Kindness - never random

Bringing a spiritual perspective to daily life

My young son Jamie was excited about eating at a special diner and ordered his meal with exuberance. As the other customers smiled at his enthusiasm, I suddenly realized I'd forgotten to get cash on the way there.

Checking my purse, I saw that my own dinner would need to be a few of his French fries. My son offered his own coins, and I resolved to get something more to eat at home.

When it came time to pay, our server told us that someone at the counter had paid for our dinner and left. We never found out who had done it. The phrase "Practice random acts of kindness" was popular at the time - and very fitting. But as I thought about it, it didn't feel accurate to describe the happiness we felt as the effect of a random impulse or a fad.

Supplied entries:

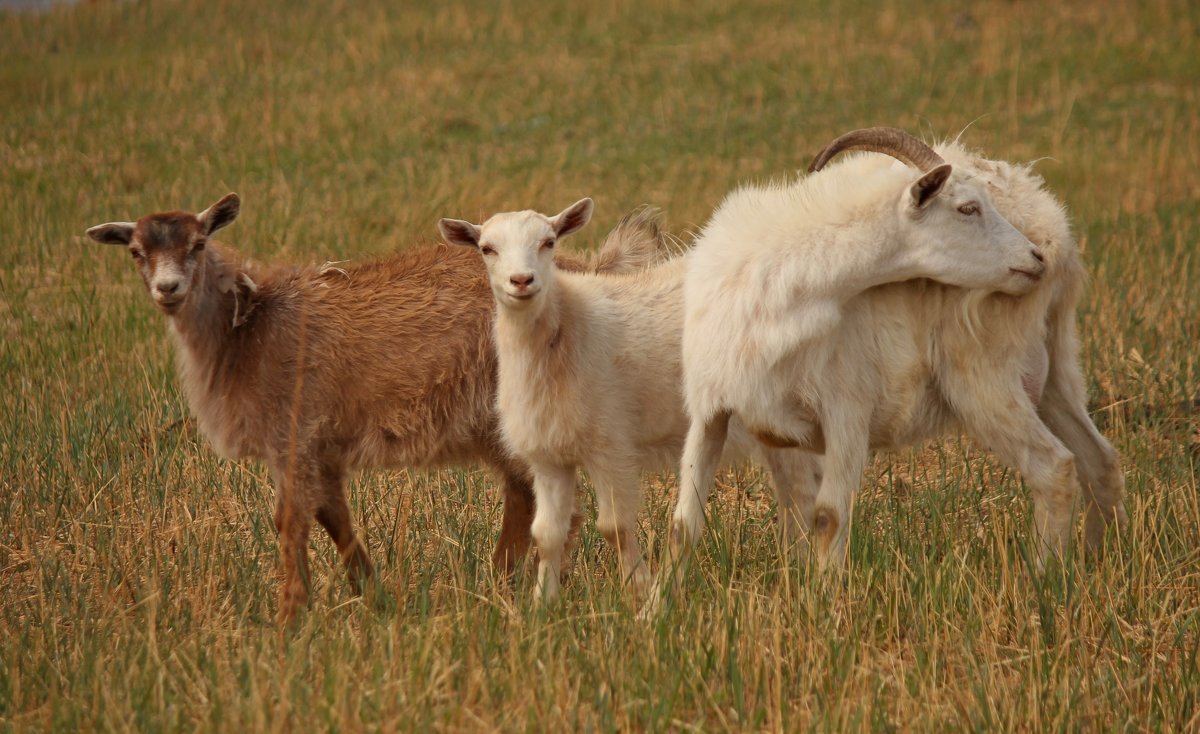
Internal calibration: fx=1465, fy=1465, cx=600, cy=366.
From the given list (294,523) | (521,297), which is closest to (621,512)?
(521,297)

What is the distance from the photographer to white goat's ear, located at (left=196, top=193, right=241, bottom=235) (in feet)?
22.3

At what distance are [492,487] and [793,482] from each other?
189 centimetres

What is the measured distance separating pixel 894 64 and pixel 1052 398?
14.1m

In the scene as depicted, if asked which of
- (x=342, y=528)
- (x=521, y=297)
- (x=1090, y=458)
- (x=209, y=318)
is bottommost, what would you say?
(x=342, y=528)

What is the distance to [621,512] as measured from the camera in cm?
620

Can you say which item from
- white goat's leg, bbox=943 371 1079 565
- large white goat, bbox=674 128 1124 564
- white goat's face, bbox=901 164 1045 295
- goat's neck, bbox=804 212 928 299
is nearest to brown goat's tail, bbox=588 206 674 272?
large white goat, bbox=674 128 1124 564

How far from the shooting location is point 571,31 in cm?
2253

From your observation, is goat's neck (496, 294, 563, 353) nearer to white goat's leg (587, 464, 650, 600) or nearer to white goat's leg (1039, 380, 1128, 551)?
white goat's leg (587, 464, 650, 600)

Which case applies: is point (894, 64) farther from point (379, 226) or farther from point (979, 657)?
point (979, 657)

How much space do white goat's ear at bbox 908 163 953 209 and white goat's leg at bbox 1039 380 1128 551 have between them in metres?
1.17

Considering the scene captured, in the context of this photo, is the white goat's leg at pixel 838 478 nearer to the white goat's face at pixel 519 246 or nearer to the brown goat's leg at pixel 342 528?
the white goat's face at pixel 519 246

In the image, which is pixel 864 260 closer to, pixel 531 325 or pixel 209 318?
pixel 531 325

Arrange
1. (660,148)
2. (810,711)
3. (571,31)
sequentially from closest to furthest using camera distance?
(810,711)
(660,148)
(571,31)

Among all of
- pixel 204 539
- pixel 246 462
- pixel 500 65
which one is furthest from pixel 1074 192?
pixel 204 539
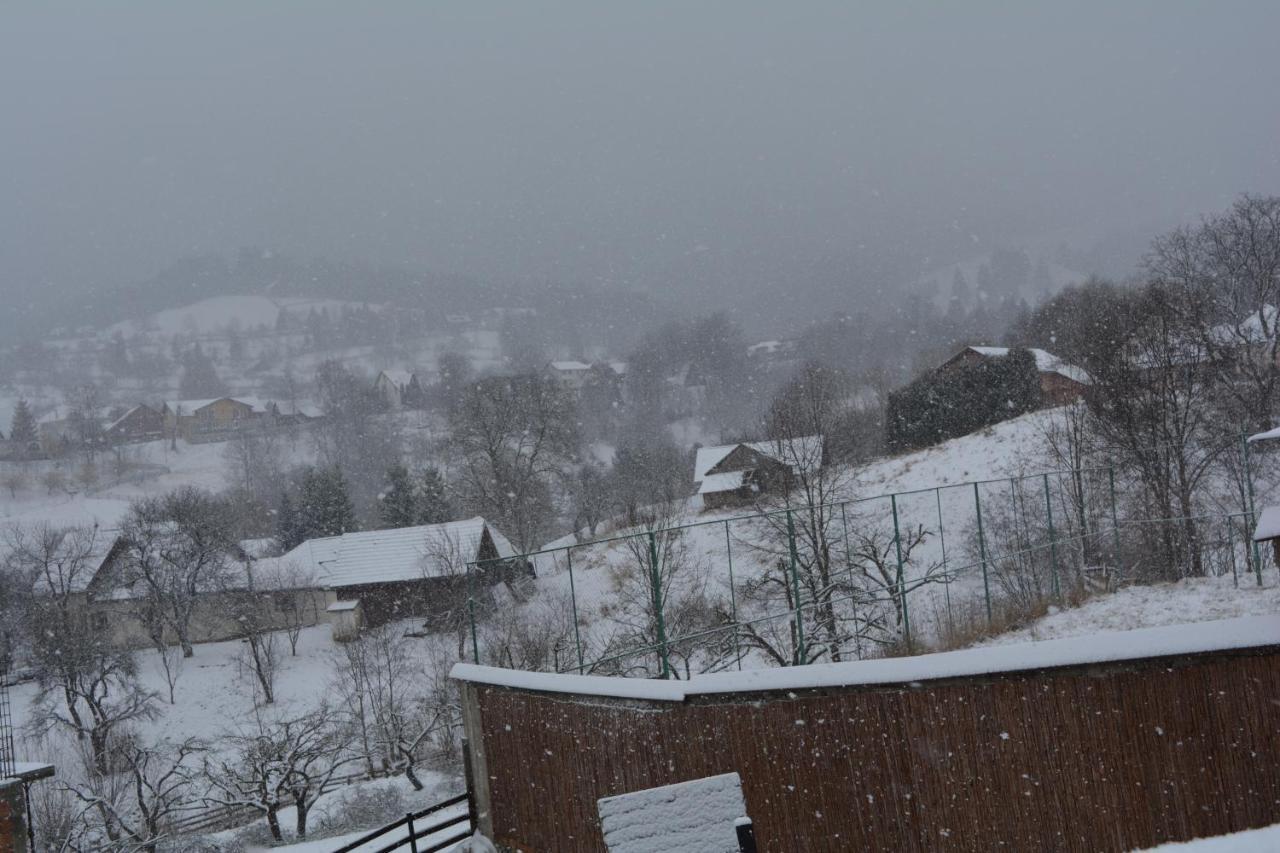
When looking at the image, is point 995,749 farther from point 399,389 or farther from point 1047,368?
point 399,389

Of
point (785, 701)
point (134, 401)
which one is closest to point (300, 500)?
point (785, 701)

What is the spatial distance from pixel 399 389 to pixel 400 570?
61.2 meters

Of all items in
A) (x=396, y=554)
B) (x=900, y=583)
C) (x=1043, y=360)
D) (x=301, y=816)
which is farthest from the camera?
(x=1043, y=360)

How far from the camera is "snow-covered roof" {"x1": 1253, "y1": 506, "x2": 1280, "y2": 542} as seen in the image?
558 cm

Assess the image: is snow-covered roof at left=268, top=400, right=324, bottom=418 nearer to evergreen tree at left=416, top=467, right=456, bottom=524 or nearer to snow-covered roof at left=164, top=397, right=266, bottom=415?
snow-covered roof at left=164, top=397, right=266, bottom=415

Challenges:
**A)** In the kindness passage, list every person or group of people mentioned other than the writer.
**B)** Answer these from the kindness passage:
(i) What had the writer forgotten to get on the way to the diner?
(ii) What did the son offer?
(iii) What phrase was popular at the time?
Answer from the kindness passage alone, not from the records.

Outputs by task:
**A)**
- Jamie, the writer's young son
- the other customers
- the server
- the person at the counter who paid for the dinner

**B)**
(i) Cash.
(ii) His own coins.
(iii) "Practice random acts of kindness."